Data for the task:
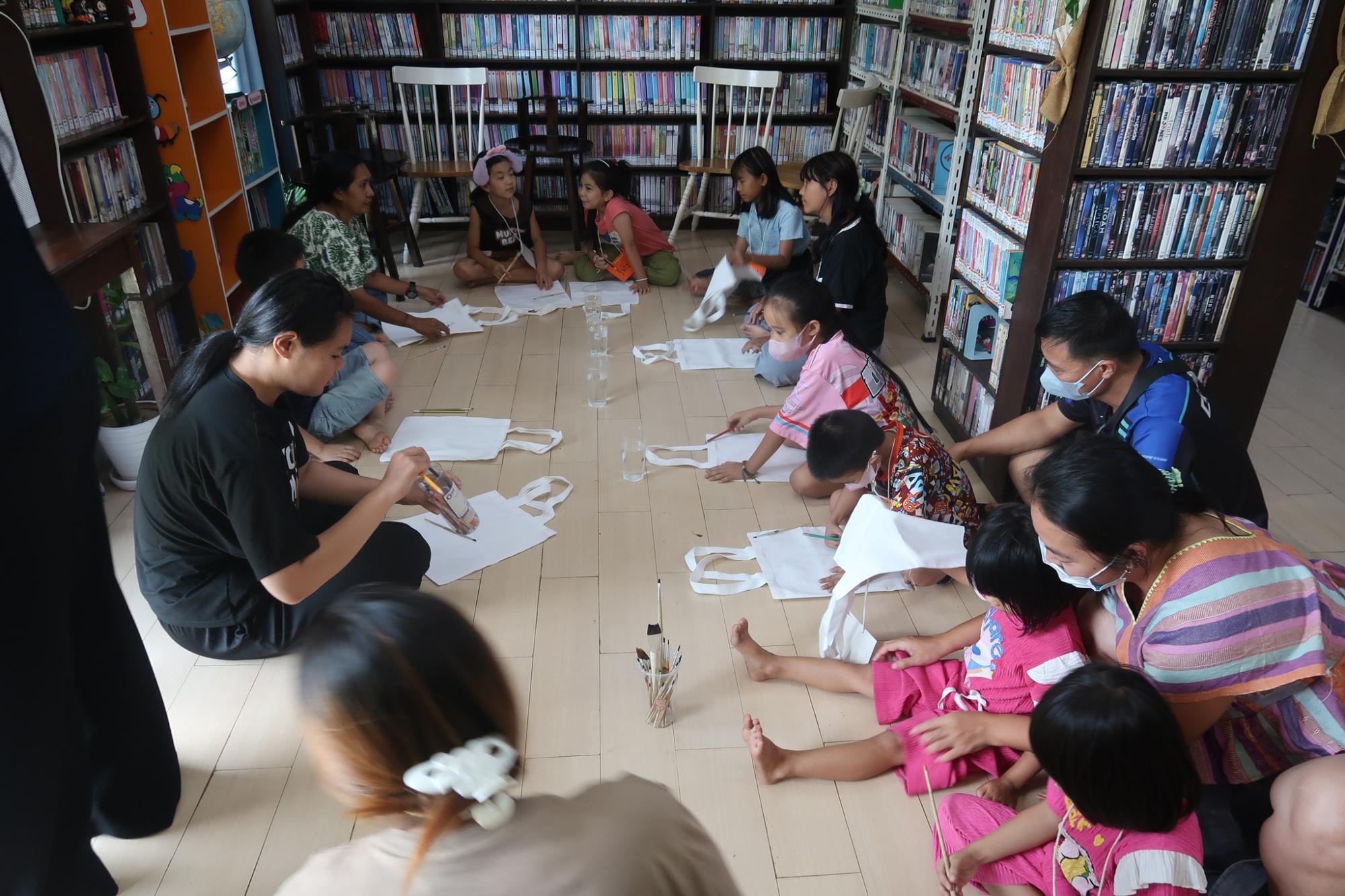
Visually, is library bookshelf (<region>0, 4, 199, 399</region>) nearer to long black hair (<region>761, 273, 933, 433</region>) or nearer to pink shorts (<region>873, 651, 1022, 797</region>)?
...
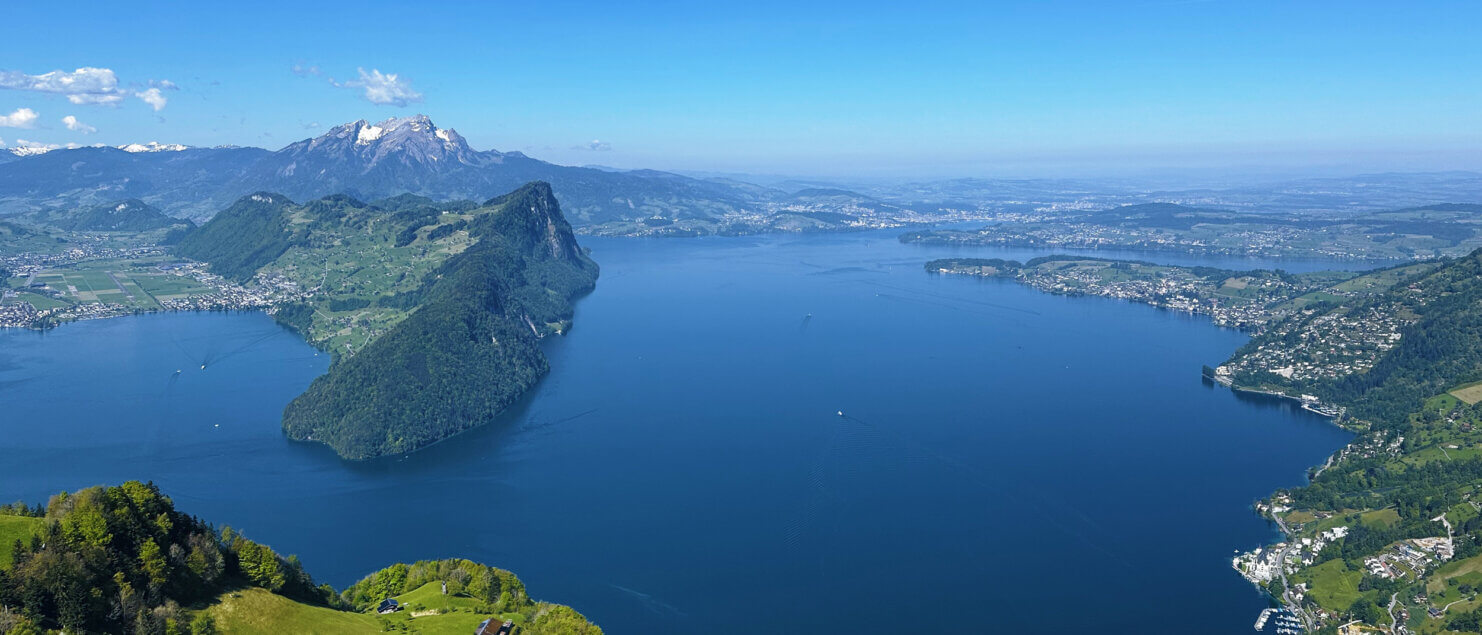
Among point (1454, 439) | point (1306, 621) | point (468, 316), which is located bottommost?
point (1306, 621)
--
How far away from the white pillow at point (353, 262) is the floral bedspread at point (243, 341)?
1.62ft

Short task:
Pull out each line of the records that contains the word "point".

Answer in full:
Among point (1454, 439) | point (1306, 621) | point (468, 316), which is located bottommost?
point (1306, 621)
How far away from the white pillow at point (353, 262) is the floral bedspread at point (243, 341)?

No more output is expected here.